A: All these things are graphical user interface design elements, so by definition they belong on the presentation layer, in this case a Canvas! Even if your cards exists physically in the scene, the best way to display icons, text etc everything you need for a card based game will be mostly done on canvases.

2: If I understand it correctly, I would not only need a canvas to place my cards on (preferably separate from the one that contains my UI elements) but if I want to put text on my cards and make them come from a reusable Prefab, the Prefab itself needs to be a canvas (or somehow contain one), otherwise text elements would not show up on it (at least based on my trials).

You can also use TextMeshPro Unity Package which has a Component TextMeshPro (not TextMeshProUGUI) which can be used to display text in world space without a canvas.

A: Incorrect, if the object you are spawning is going to be placed onto a canvas, then the object itself doesn't need its own canvas, in fact due to how Unity Canvases update I would think it would be even worse than giving every single item its own canvas, since a canvas only updates when something changes, but if something changes the ENTIRE canvas is refreshed and if you have a canvas within a canvas, it will be checking two canvases each time one of them changes.
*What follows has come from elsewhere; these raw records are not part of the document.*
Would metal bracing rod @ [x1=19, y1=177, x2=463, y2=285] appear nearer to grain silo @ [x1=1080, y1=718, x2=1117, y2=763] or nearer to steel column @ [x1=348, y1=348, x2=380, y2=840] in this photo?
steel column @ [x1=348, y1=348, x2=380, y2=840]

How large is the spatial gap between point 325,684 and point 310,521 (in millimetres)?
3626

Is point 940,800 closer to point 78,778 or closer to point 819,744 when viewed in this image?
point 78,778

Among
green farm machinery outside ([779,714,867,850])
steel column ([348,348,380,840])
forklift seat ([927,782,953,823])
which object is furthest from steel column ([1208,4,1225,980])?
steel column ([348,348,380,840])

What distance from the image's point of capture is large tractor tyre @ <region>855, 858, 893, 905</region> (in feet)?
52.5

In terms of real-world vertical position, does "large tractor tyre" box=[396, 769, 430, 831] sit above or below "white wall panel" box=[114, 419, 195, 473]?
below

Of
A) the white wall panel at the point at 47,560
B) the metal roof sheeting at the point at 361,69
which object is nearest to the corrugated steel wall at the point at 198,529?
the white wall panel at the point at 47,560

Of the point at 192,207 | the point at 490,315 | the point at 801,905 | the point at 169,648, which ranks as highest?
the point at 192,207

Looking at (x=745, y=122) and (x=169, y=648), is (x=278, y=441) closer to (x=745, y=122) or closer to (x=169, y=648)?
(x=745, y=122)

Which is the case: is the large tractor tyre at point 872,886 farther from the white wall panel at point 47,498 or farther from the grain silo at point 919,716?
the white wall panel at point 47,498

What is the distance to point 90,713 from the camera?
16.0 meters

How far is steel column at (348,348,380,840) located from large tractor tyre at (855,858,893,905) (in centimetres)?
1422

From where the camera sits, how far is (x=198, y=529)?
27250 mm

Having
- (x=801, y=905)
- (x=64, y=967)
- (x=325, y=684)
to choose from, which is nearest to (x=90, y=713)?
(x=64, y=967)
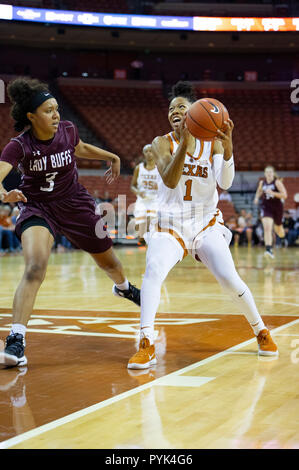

I would have thought having all cards on their own canvas, then the dynamic UI on one canvas and static on another would be a good starting point, but really I wouldn't prematurely optimize this.

As to a tutorial there are actually plenty around, though I usually don't like linking Youtube tutorials on GameDevSE https://www.youtube.com/watch?v=aPXvoWVabPY by Brackeys would help you best, this covers using ScriptableObjects as Data containers for cards, it shows you how to set up a prefab, which along with the ScriptableObject data container can display any card you have, it generally explains the concept of using ScriptableObject as data containers for cards well without eating up too much time.

Hope some of this helps!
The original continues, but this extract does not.